Byrom had been working as a chemistry teacher at the Weald of Kent Grammar School, a girls’ school in Tunbridge, for two years when her first child became very ill shortly after being born. She took a break from teaching for a couple of years - and then when she began to look for a job, she saw that Solihull School, an independent boys’ day school, was looking for a chemistry teacher.

It wasn’t long before Byrom was embarking on a new adventure working as a housemistress at a co-ed boarding school in Shropshire - with four children under the age of 5 and her husband in tow. “The idea of a boarding school was clearly something I had no experience of,” she admits. But with six-month-old twins to look after, the prospect of working from “home” appealed to Byrom.

“I’ve always loved that closeness that you get in a boarding community,” she says, “where you are all together, all the time. That sense of community is fabulous.”

Although Byrom had not experienced the boarding school environment before taking on the post, her twins - now 15 - have only ever known a home on school grounds. In fact, one of them, Stella, attends Loughborough - just 20 yards from her house. “It is not odd for them,” says Byrom. “Sometimes it can be slightly odd for friends when they come to visit and they are going to the head’s house.”

Sitting in an armchair in her office, Byrom appears pretty laid back for someone with so many responsibilities. There is Buddhist artwork on the theme of tranquillity on the walls, and the only things pinned to the noticeboard are thank-you cards and family photos.

But she admits that there are always “challenges” to juggling five children and a busy job. And looking at how women can best be supported into leadership roles will be a priority for Byrom this year.

Despite her success in combining a big family with a successful career, she remains acutely aware of the obstacles that can be placed in the way of women.

“I think the one thing that I have occasionally been asked [during an interview], and I have wondered whether it would have been asked of other candidates, is ‘How are you going to manage your family?’ I am not always 100 per cent convinced that is a question asked of everybody,” she says.

To do
A. In the article about Byrom, what subject did she teach at the Weald of Kent Grammar School?
B. Translate this sentence from the article about Byrom into Spanish: "That sense of community is fabulous."
C. Copy the article about Byrom word for word from "Although Byrom had" to "and family photos.".
Answer using only the article about Byrom.

Recorded information
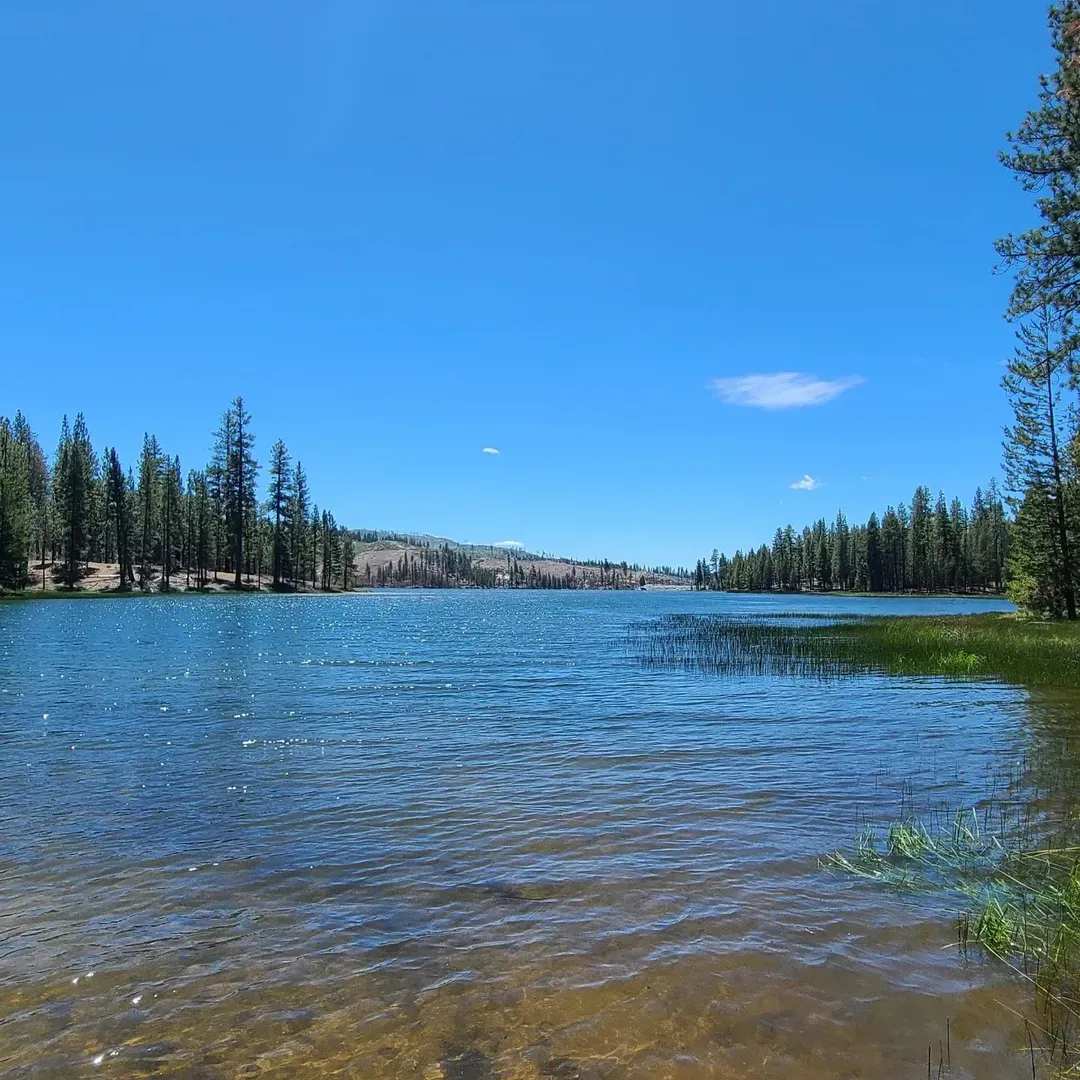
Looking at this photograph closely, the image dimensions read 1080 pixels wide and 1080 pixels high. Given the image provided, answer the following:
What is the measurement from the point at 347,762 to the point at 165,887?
5.76 m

Full answers
A. Chemistry.

B. Ese sentido de comunidad es fabuloso.

C.
Although Byrom had not experienced the boarding school environment before taking on the post, her twins - now 15 - have only ever known a home on school grounds. In fact, one of them, Stella, attends Loughborough - just 20 yards from her house. “It is not odd for them,” says Byrom. “Sometimes it can be slightly odd for friends when they come to visit and they are going to the head’s house.”

Sitting in an armchair in her office, Byrom appears pretty laid back for someone with so many responsibilities. There is Buddhist artwork on the theme of tranquillity on the walls, and the only things pinned to the noticeboard are thank-you cards and family photos.